OBJECTIVE:
Starting with the line that contains "How far are", reproduce each line through the end of the listing below, with no other output.

INFORMATION PROVIDED:

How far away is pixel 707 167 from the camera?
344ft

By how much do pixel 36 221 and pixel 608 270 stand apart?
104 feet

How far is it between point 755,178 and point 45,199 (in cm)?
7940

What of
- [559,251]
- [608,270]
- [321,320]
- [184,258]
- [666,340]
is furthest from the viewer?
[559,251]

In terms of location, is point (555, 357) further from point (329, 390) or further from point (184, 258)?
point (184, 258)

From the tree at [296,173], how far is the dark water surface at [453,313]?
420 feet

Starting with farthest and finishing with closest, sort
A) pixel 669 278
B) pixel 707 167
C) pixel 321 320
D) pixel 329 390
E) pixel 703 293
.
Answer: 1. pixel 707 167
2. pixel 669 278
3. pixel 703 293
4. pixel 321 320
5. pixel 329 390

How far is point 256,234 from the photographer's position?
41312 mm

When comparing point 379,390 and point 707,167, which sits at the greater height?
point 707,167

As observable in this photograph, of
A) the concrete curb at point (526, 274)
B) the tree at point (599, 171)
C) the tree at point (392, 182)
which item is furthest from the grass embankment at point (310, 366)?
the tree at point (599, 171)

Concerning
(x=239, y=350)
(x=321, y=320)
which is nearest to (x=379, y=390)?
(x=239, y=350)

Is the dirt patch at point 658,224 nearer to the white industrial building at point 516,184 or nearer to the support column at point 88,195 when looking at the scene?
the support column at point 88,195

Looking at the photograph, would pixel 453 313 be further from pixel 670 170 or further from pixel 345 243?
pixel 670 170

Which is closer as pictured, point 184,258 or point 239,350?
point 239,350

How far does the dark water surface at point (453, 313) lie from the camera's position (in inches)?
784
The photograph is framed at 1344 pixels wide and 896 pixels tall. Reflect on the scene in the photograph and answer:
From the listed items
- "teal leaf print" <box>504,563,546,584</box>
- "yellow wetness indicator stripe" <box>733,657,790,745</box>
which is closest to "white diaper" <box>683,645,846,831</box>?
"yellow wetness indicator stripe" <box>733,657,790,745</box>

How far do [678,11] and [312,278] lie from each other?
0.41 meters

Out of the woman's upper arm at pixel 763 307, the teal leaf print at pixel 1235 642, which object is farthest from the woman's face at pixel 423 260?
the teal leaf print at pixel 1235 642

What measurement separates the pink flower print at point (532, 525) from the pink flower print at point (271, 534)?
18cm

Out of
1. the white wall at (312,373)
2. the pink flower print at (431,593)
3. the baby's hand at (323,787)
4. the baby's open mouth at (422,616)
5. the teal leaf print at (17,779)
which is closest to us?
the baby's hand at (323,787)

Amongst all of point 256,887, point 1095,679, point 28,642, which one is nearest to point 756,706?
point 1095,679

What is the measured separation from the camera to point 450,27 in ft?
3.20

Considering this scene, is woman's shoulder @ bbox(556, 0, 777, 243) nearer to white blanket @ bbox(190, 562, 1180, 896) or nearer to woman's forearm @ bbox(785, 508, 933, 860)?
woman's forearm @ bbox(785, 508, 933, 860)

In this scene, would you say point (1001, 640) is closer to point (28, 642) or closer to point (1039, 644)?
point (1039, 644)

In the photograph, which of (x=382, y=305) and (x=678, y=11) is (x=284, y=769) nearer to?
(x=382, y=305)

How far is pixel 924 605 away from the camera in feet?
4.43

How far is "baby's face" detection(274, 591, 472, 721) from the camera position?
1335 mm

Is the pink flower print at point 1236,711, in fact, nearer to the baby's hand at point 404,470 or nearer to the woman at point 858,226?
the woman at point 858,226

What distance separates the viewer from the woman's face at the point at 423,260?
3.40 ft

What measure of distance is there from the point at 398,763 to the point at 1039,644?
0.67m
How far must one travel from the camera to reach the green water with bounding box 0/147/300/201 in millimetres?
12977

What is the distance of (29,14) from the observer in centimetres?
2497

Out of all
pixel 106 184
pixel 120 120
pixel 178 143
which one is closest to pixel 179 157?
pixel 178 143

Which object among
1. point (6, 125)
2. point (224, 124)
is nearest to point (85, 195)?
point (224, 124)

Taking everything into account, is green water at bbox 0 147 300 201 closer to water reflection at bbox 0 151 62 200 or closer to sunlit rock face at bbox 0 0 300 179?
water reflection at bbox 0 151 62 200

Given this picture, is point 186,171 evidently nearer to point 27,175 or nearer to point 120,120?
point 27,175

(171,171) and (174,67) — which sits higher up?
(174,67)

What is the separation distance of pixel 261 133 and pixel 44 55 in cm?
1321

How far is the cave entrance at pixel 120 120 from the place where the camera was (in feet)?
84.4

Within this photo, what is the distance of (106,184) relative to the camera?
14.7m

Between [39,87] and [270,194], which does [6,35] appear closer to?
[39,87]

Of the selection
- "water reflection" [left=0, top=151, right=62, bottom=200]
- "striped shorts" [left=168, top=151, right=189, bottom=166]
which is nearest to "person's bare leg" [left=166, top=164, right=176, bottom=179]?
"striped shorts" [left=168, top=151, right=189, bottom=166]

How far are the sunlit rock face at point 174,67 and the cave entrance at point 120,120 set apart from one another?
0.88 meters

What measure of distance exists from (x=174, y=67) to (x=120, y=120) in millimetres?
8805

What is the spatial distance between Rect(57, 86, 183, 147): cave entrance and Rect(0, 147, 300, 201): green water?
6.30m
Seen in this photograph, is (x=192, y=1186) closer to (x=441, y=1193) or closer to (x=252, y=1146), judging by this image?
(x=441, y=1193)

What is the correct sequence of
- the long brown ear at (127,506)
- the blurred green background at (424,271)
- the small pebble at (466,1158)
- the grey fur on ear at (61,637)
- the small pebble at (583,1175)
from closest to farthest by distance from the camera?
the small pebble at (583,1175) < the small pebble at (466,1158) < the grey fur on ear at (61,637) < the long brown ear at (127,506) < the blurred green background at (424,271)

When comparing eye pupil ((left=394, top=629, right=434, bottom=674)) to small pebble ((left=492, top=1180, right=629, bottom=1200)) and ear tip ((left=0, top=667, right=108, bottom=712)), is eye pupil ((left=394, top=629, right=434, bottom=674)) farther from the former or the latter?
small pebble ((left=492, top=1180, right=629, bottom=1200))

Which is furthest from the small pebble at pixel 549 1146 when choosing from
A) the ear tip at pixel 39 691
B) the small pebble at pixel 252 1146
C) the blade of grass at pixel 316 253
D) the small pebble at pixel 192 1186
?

SOLUTION TO THIS EXERCISE:
How far are the sunlit rock face at point 174,67 and the cave entrance at point 120,120 set apart from one another?
0.88 meters

What measure of distance exists from (x=174, y=67) to (x=120, y=120) in millimetres?
8805

What is the spatial distance between Rect(57, 86, 183, 147): cave entrance and Rect(0, 147, 300, 201): green water?
6.30m
Seen in this photograph, is (x=192, y=1186) closer to (x=441, y=1193) or closer to (x=252, y=1146), judging by this image?
(x=441, y=1193)

What is the correct sequence of
- the long brown ear at (127,506)
- the blurred green background at (424,271)
- the small pebble at (466,1158)
- the grey fur on ear at (61,637)
- the small pebble at (583,1175)
from closest to farthest by distance from the camera?
the small pebble at (583,1175) < the small pebble at (466,1158) < the grey fur on ear at (61,637) < the long brown ear at (127,506) < the blurred green background at (424,271)

When comparing eye pupil ((left=394, top=629, right=434, bottom=674)) to small pebble ((left=492, top=1180, right=629, bottom=1200)) and ear tip ((left=0, top=667, right=108, bottom=712)), is eye pupil ((left=394, top=629, right=434, bottom=674)) farther from the former or the latter?
small pebble ((left=492, top=1180, right=629, bottom=1200))

Which is furthest from the small pebble at pixel 549 1146 when choosing from
A) the ear tip at pixel 39 691
B) the small pebble at pixel 252 1146
C) the blade of grass at pixel 316 253
D) the small pebble at pixel 192 1186
?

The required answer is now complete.